ICTD Working Paper 56

This paper is the first in a series of three studies looking at tax compliance using administrative data from Rwanda. It discusses the use of administrative data for tax research – specifically anonymised taxpayers records, which have become increasingly available on the African continent. The paper starts by critically summarising the key advantages and disadvantages of using this data for tax research in Africa. It proceeds to illustrate these opportunities and challenges in practice, using the case of Rwanda for application of the data to analyse tax compliance and progressivity. By doing this it shows some stylised facts – for example that tax systems designed to be progressive can still be regressive in practice, that a great share of tax revenue is generated by a few very large taxpayers, and that some taxpayers face a negligible probability of being audited.

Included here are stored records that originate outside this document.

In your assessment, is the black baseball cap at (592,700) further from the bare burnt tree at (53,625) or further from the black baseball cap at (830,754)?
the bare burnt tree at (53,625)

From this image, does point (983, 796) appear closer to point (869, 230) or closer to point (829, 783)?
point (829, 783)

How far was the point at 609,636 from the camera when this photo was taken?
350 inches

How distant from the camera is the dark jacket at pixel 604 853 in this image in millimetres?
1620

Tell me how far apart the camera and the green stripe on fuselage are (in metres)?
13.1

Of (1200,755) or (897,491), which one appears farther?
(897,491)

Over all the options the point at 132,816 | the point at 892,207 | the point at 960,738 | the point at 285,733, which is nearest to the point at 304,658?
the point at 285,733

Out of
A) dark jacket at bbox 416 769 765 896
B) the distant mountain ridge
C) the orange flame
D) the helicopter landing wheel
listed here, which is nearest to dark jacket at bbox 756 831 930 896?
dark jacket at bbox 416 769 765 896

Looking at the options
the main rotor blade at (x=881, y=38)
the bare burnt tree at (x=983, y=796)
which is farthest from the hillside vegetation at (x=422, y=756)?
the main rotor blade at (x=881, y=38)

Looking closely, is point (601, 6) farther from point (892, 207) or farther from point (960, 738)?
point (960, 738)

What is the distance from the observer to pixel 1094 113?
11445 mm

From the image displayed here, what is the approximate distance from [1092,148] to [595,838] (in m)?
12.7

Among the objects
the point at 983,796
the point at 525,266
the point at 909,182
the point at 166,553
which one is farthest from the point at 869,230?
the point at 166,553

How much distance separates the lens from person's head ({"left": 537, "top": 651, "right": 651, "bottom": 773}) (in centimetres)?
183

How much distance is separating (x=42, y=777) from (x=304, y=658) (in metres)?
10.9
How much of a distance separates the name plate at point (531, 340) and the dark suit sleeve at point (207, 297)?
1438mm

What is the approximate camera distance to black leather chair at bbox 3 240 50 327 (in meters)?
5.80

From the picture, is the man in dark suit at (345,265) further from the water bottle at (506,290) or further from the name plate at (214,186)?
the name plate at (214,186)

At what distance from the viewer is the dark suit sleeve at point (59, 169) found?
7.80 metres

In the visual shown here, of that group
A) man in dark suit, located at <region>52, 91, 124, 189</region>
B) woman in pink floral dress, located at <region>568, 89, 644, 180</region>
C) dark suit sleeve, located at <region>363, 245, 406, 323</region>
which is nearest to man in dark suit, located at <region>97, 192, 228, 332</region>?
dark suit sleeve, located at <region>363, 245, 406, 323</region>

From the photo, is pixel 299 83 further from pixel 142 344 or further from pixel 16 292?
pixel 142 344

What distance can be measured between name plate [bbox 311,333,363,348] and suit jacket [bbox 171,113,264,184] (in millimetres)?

Although these results are specific to Rwanda, they are in line with the situation in other low-income countries in Africa.


Giulia Mascagni

Giulia Mascagni is a Research Fellow at the Institute of Development Studies and Research Director of the ICTD. Her main area of work is taxation, but she also has research interest in public finance, evaluation of public policy, and aid effectiveness. She is an economist by training, holding a PhD in Economics from the University of Sussex. Her main geographical interest lies in African countries, with a particular focus on Ethiopia and Rwanda.

Nara Monkam

Nara is the Director of Research at the African Tax Administration Forum (ATAF) since February 1, 2014. She is also a member of the Davis Tax Committee, appointed in July 2013 by the Minister of Finance to reassess the South African tax system. Prior to joining the ATAF, she was the Deputy Director of the African Tax Institute (ATI) and a Senior Lecturer (2009-2014) in the Department of Economics at the University of Pretoria.